Add rich visual feedback during long-running scrapes using the rich library's progress utilities.

[ ] Step-level progress bar showing Step N / Total as each navigation level is entered
[ ] Row-level progress bar within each step showing Row N / M (current_value)
[ ] Display the current metadata context (year, filters applied) in the progress description
[ ] Configurable verbosity: verbose=False to silence all output, verbose=True (default) for progress bars
[ ] Nested progress bars for multi-level workflows using rich.progress.Progress with TaskID

# Planned API (subject to change)
MEFScraper(steps, verbose=True).run(2023)
# ↓
# Scraping MEF gasto 2023 ━━━━━━━━━━━━━━━━━━━━━━ 100% Step 3/4
#   TipoGobierno → Locales  ━━━━━━━━━━━━━━━━━━━━━ 100% Row 2/2
#   Departamento            ━━━━━━━━━━━━━━━━━╸━━━  72% Row 18/25

Partial Saves (`SavePartial`)¶

SavePartial is already parsed and accepted in the step list but is not yet active. Implementation will:

[ ] Write a Parquet or CSV checkpoint after completing all row iterations at the marked step
[ ] Detect existing checkpoints on startup and skip already-scraped rows
[ ] Allow resuming an interrupted scrape without restarting from zero
[ ] Expose a resume=True flag on MEFScraper.run() to opt into checkpoint recovery

# Planned behavior
steps = [
    ...
    Rows(),
    ClickBtn(BTN.DEPARTAMENTO),
    SavePartial(filename_prefix="departamento"),  # will checkpoint here
    ...
]
MEFScraper(steps, master_dir_save="./data/mef/").run(2023)
# If interrupted and re-run, already-saved departments are skipped

📋 Planned Features¶

Async / Concurrent Requests¶

[ ] asyncio-based HTTP requests to parallelize row iterations at each step
[ ] Configurable concurrency limit (max_workers) to avoid overwhelming the MEF server
[ ] Estimated time remaining based on rows completed

`OnMissing` Full Implementation¶

[ ] OnMissing.SKIP — silently skip steps where no row matches the filter
[ ] OnMissing.RAISE — raise ValueError on missing rows (useful for strict pipelines)
[ ] OnMissing.RECORD — log misses to a scraper.missing attribute for post-run inspection

Retry Logic¶

[ ] Automatic retry with exponential backoff for network errors and MEF 500 responses
[ ] Configurable max_retries and retry_delay parameters on MEFScraper

Output Formats¶

[ ] .save() method to write results directly to CSV, Parquet, or Excel
[ ] Optional column renaming / localization to Spanish descriptive names

Extended Year Support¶

[ ] Monitor MEF portal for v8 migration and update URL/column configs accordingly

🐛 Known Limitations¶

The MEF portal is occasionally down or slow — no retry logic yet.
SavePartial steps are parsed but do nothing at runtime.
OnMissing enum is defined but not yet enforced in _proces_step.
Very large result sets (all municipalities, all years) can be slow due to sequential HTTP requests.

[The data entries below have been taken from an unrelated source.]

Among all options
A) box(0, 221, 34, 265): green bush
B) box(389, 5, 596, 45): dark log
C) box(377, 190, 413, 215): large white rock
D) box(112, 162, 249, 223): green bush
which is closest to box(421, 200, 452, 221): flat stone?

💡 Ideas Under Consideration¶

A MEFScraper.preview() method that simulates the first step offline and returns the initial table without making further requests.
CLI entrypoint (perustats mef run ...) for one-off queries without writing a script.
Integration with perustats caching layer (shared with BCRP module) to avoid redundant requests.